#### Activity:
Write out the entries exactly, pictures excluded.

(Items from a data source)
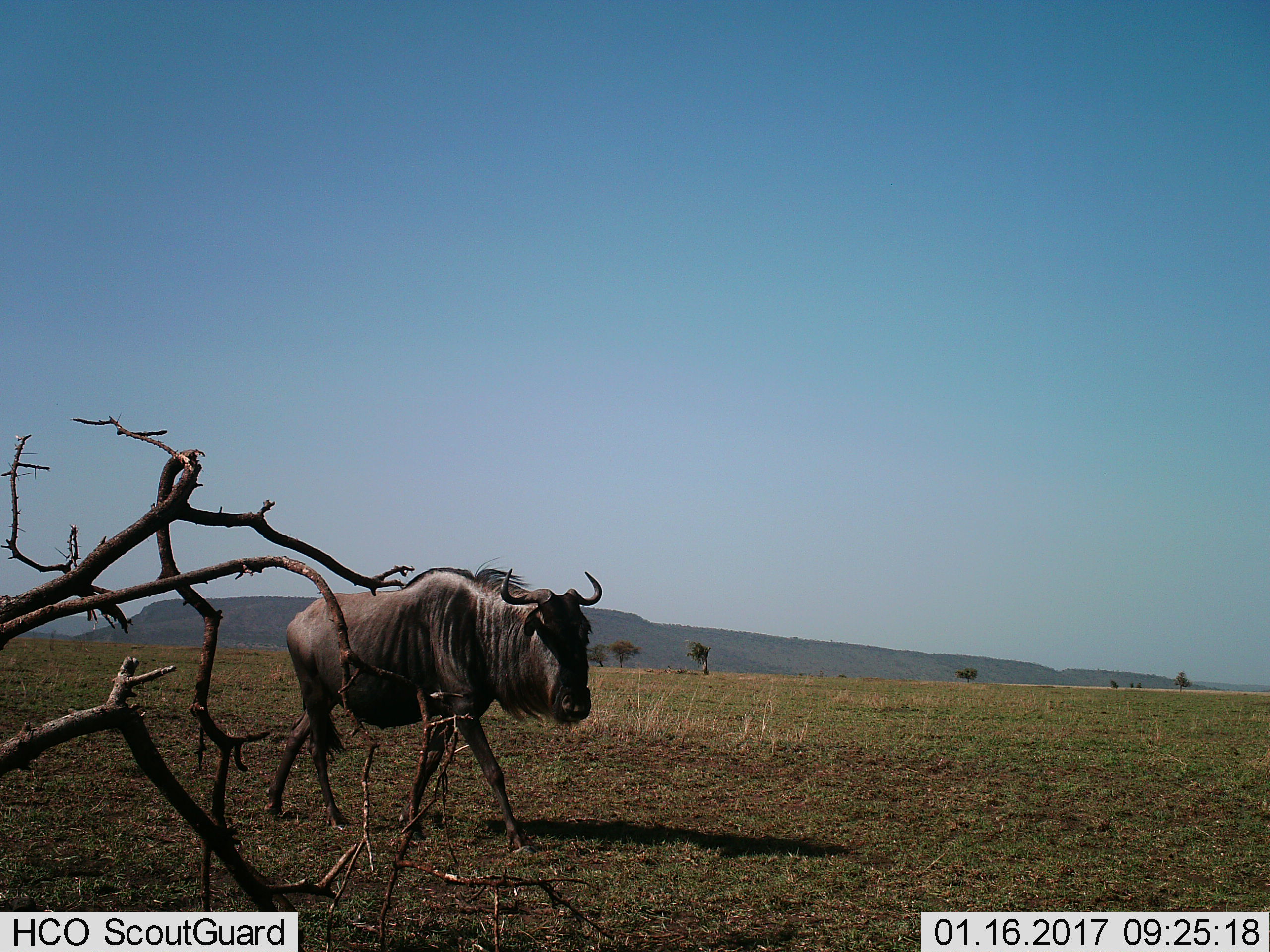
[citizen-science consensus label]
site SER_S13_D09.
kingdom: Animalia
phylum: Chordata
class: Mammalia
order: Artiodactyla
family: Bovidae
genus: Connochaetes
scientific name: Connochaetes taurinus taurinus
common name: blue wildebeest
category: wildebeestblue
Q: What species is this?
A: Wildebeestblue (blue wildebeest) (Connochaetes taurinus taurinus).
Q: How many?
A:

#### Completed exercise:
[citizen-science consensus label]
site SER_S13_D09.
kingdom: Animalia
phylum: Chordata
class: Mammalia
order: Artiodactyla
family: Bovidae
genus: Connochaetes
scientific name: Connochaetes taurinus taurinus
common name: blue wildebeest
category: wildebeestblue
Q: What species is this?
A: Wildebeestblue (blue wildebeest) (Connochaetes taurinus taurinus).
Q: How many?
A:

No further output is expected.